Award Abstract # 1740633
Collaborative Proposal: EarthCube Integration: Pangeo: An Open Source Big Data Climate Science Platform

NSF Org: OCE
Division Of Ocean Sciences
Recipient: UNIVERSITY CORPORATION FOR ATMOSPHERIC RESEARCH
Initial Amendment Date: August 21, 2017
Latest Amendment Date: August 29, 2022
Award Number: 1740633
Award Instrument: Standard Grant
Program Manager: Sean Kennan
skennan@nsf.gov
 (703)292-7575
OCE
 Division Of Ocean Sciences
GEO
 Directorate for Geosciences
Start Date: September 1, 2017
End Date: August 31, 2022 (Estimated)
Total Intended Award Amount: $466,882.00
Total Awarded Amount to Date: $466,882.00
Funds Obligated to Date: FY 2017 = $466,882.00
History of Investigator:
  • Ryan May (Principal Investigator)
    rmay@ucar.edu
  • Joseph Hamman (Co-Principal Investigator)
  • Kevin Paul (Co-Principal Investigator)
  • Davide Del Vento (Co-Principal Investigator)
  • Kevin Paul (Former Principal Investigator)
  • Ryan May (Former Co-Principal Investigator)
Recipient Sponsored Research Office: University Corporation For Atmospheric Res
3090 CENTER GREEN DR
BOULDER
CO  US  80301-2252
(303)497-1000
Sponsor Congressional District: 02
Primary Place of Performance: National Center for Atmospheric Research
1850 Table Mesa Drive
Boulder
CO  US  80305-5602
Primary Place of Performance
Congressional District:
02
Unique Entity Identifier (UEI): YEZEE8W5JKA3
Parent UEI:
NSF Program(s): OCE-Ocean Sciences Research,
EarthCube
Primary Program Source: 01001718DB NSF RESEARCH & RELATED ACTIVIT
Program Reference Code(s): 026Z, 7433
Program Element Code(s): 689900, 807400
Award Agency Code: 4900
Fund Agency Code: 4900
Assistance Listing Number(s): 47.050

ABSTRACT



Climate, weather, and ocean simulations (Earth System Models; ESMs) are crucial tools for the study of the Earth system, providing both scientific insight into fundamental dynamics as well as valuable practical predictions about Earth's future. Continuous increases in ESM spatial resolution have led to more realistic, more detailed physical representations of Earth system processes, while the proliferation of statistical ensembles of simulations has greatly enhanced understanding of uncertainty and internal variability. Hand in hand with this progress has come the generation of Petabytes of simulation data, resulting in huge downstream challenges for geoscience researchers. The task of mining ESM output for scientific insights has now itself become a serious Big Data problem. Existing Big Data tools cannot easily be applied to the analysis of ESM data, leading to a building crisis across a wide range of geoscience fields. This is exactly the sort of problem EarthCube was conceived to address. The project will integrate a suite of open-source software tools (the "Pangeo Platform") which together can tackle petabyte-scale ESM datasets. Additionally, training and educational materials for these tools will be developed, distributed widely online, and integrated into existing educational curricula at Columbia. A workshop at NCAR in the final year will help inform the broader community about Pangeo. Collaborators at other US climate modeling centers will encourage adoption and participation in the Pangeo project by their scientists. Beyond climate and related fields, multidimensional numeric arrays are common in many fields of science (e.g. astronomy, materials science, microscopy). However, the dominant Big Data software stack (Hadoop) is oriented towards tabular text-based data structures and cannot easily ingest petabyte scale multidimensional numeric arrays. The proposed work thus has potential to transform Data Science itself, enabling analysis of such datasets via a novel, highly scalable, highly flexible tool with a syntax familiar to disciplinary researchers.

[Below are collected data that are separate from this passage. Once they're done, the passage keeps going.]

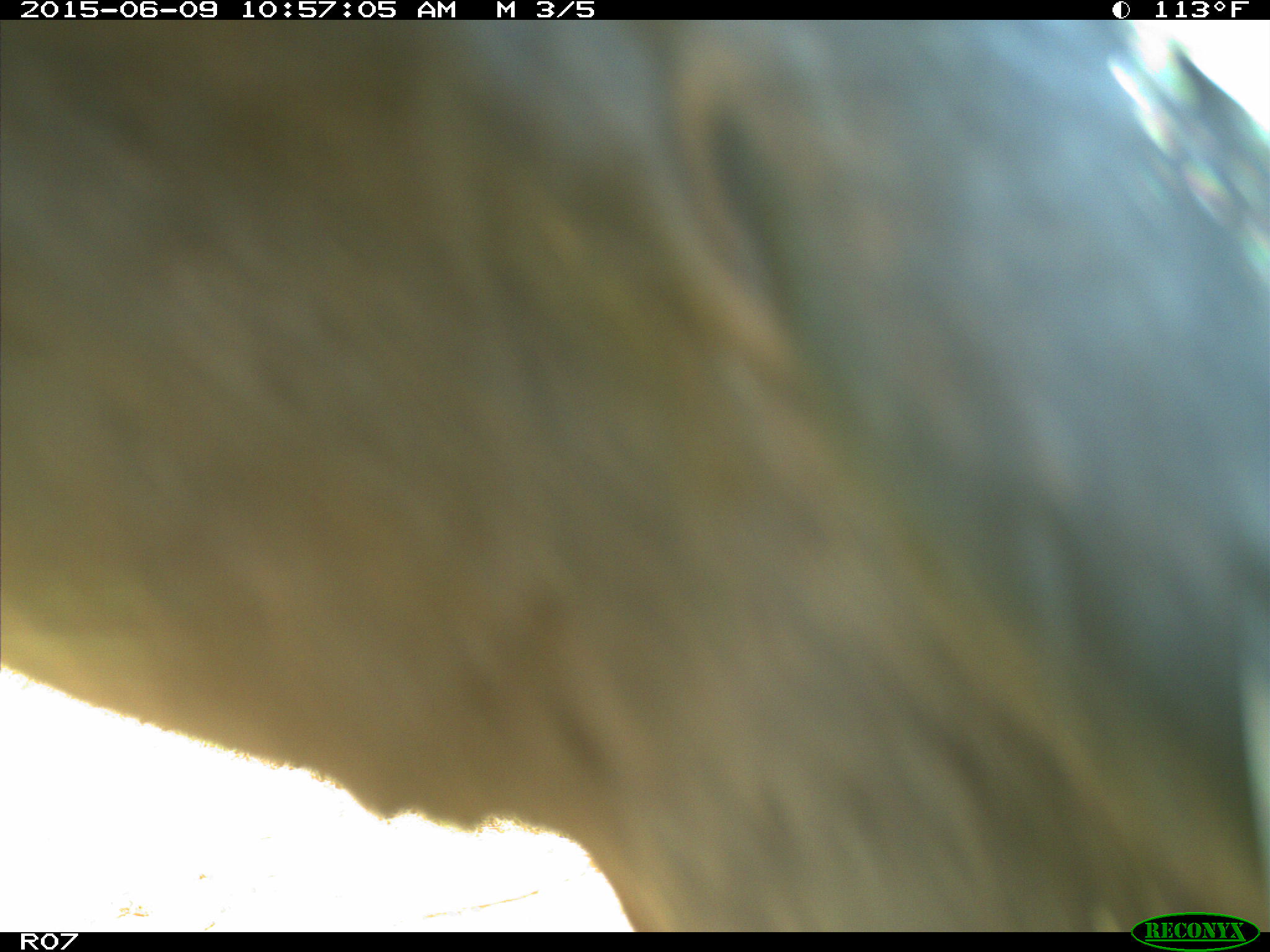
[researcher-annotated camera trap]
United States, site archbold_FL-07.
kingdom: Animalia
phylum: Chordata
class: Mammalia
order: Artiodactyla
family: Bovidae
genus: Bos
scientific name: Bos taurus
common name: domestic cow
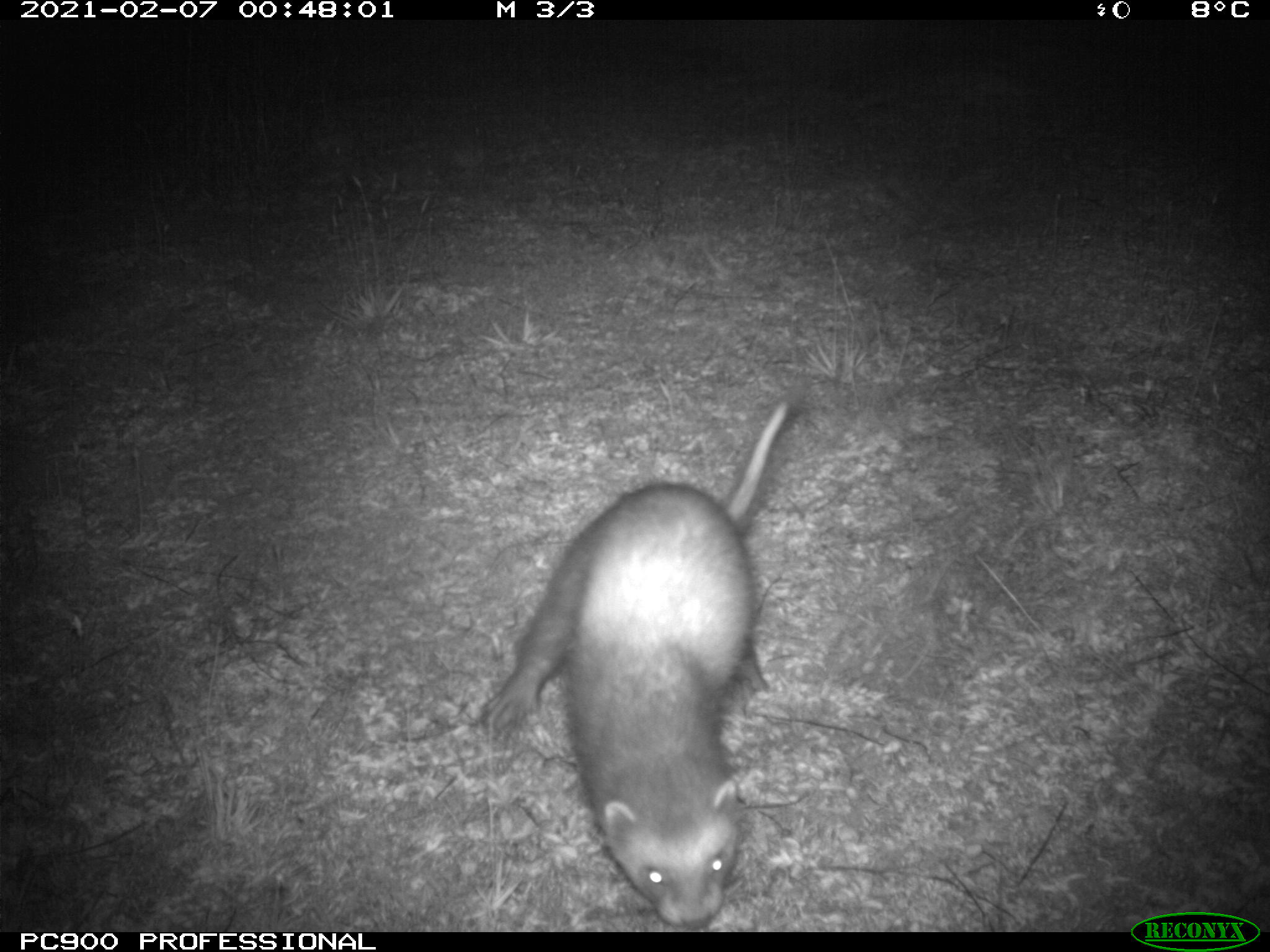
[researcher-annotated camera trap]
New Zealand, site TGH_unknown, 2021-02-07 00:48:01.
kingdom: Animalia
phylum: Chordata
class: Mammalia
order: Carnivora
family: Mustelidae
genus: Mustela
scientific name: Mustela furo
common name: ferret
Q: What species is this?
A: Ferret (Mustela furo).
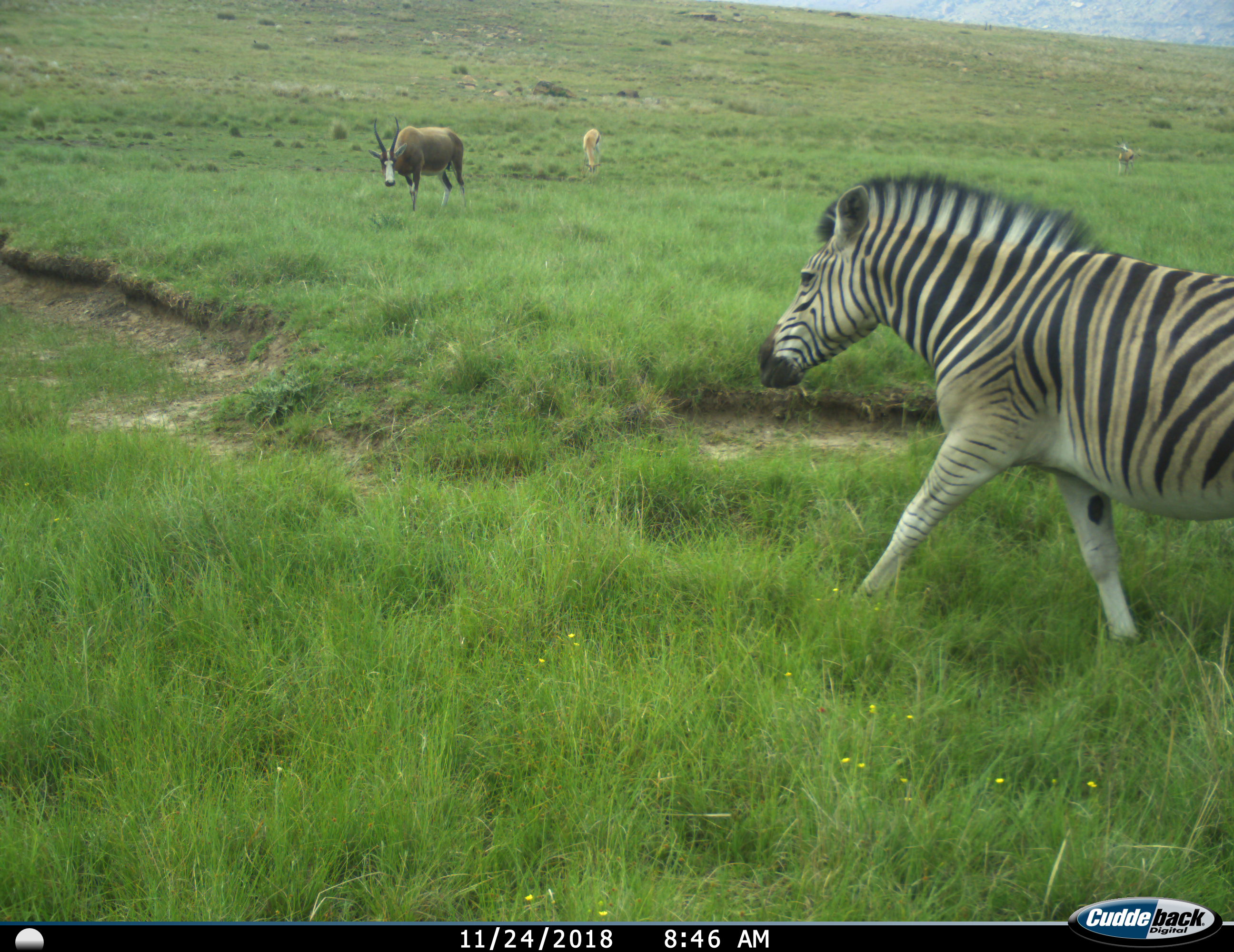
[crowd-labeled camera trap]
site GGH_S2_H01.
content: unidentified animal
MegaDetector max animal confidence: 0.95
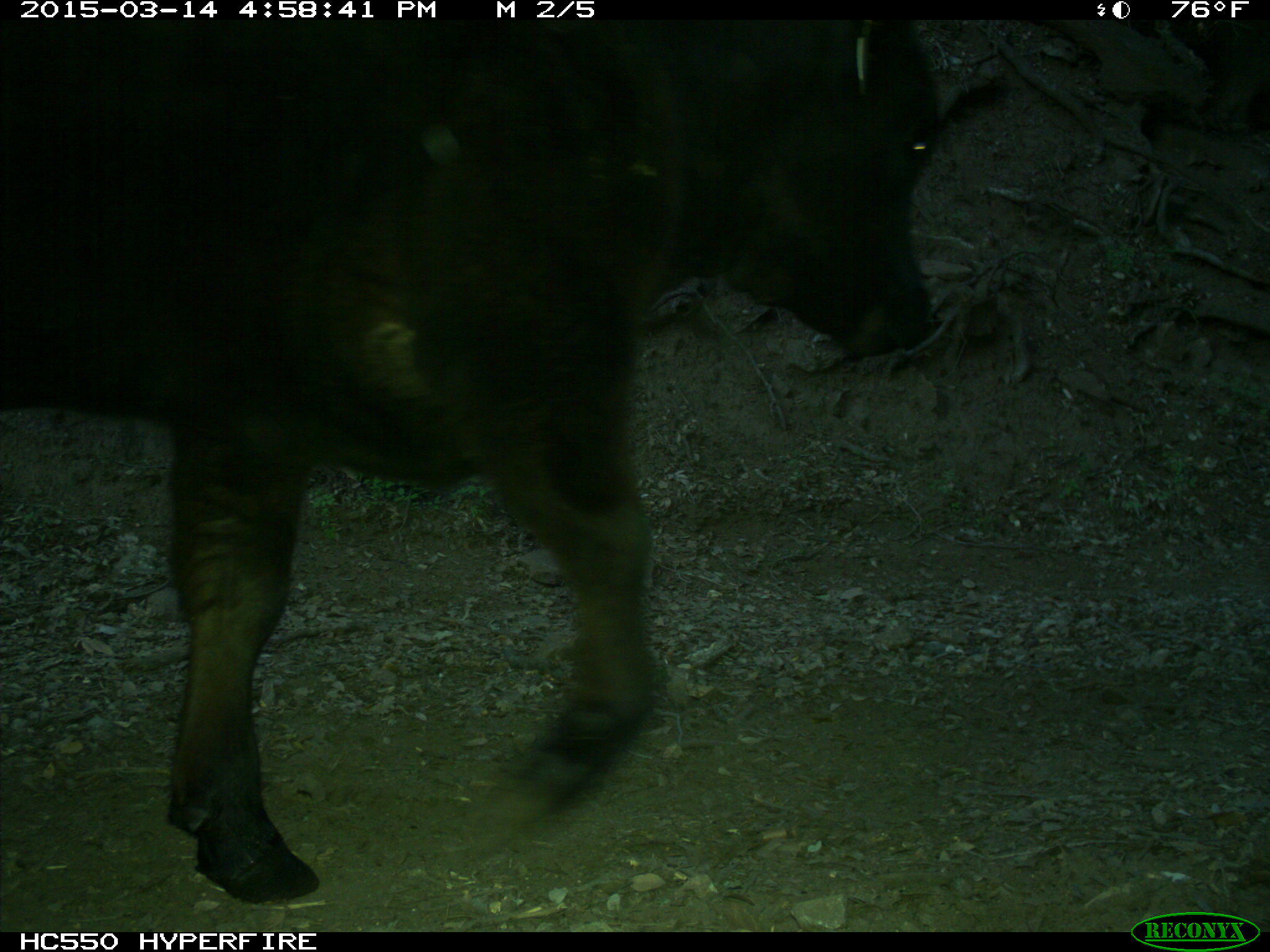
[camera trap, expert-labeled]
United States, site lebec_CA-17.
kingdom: Animalia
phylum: Chordata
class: Mammalia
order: Artiodactyla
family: Bovidae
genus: Bos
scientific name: Bos taurus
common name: domestic cow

The core technologies are the python packages Dask, a flexible parallel computing library which provides dynamic task scheduling, and XArray, a wrapper layer over Dask data structures which provides user-friendly metadata tracking, indexing, and visualization. These tools interface with netCDF datasets and understand CF conventions. They will be brought to bear on four high impact Geoscience Use Cases in atmospheric science, land-surface hydrology, and physical oceanography. Disciplinary scientists will define workflows for each use case and interact with computational scientists to demonstrate, benchmark, and optimize the software. The resulting software improvements will be contributed back to the upstream open source projects, ensuring long-term sustainability of the platform. The end result will be a robust new software toolkit for climate science and beyond. This toolkit will enhance the Data Science aspect of EarthCube. Implementation of these tools on the cloud will also be tested, taking advantage of agreement between commercial cloud service providers and NSF for the BIGDATA solicitation.





PUBLICATIONS PRODUCED AS A RESULT OF THIS RESEARCH

Note:  When clicking on a Digital Object Identifier (DOI) number, you will be taken to an external site maintained by the publisher. Some full text articles may not yet be available without a charge during the embargo (administrative interval).

Some links on this page may take you to non-federal websites. Their policies may differ from this site.

May, Ryan M. and Goebbert, Kevin H. and Thielen, Jonathan E. and Leeman, John R. and Camron, M. Drew and Bruick, Zachary and Bruning, Eric C. and Manser, Russell P. and Arms, Sean C. and Marsh, Patrick T. "MetPy: A Meteorological Python Library for Data Analysis and Visualization" Bulletin of the American Meteorological Society , v.103 , 2022 https://doi.org/10.1175/BAMS-D-21-0125.1 Citation Details

PROJECT OUTCOMES REPORT

Disclaimer

This Project Outcomes Report for the General Public is displayed verbatim as submitted by the Principal Investigator (PI) for this award. Any opinions, findings, and conclusions or recommendations expressed in this Report are those of the PI and do not necessarily reflect the views of the National Science Foundation; NSF has not approved or endorsed its content.

The Pangeo project is a novel interdisciplinary collaboration among scientists and software developers aimed at improving the way scientists work with very large datasets. The ultimate goal of this work is to enable transformative new scientific discoveries, enhance reproducibility, and make the scientific process more fun and less frustrating. Over the four years since its inception, Pangeo, and this award specifically (the first federal funding for Pangeo), have helped transformed geoscience informatics and cyber-infrastructure.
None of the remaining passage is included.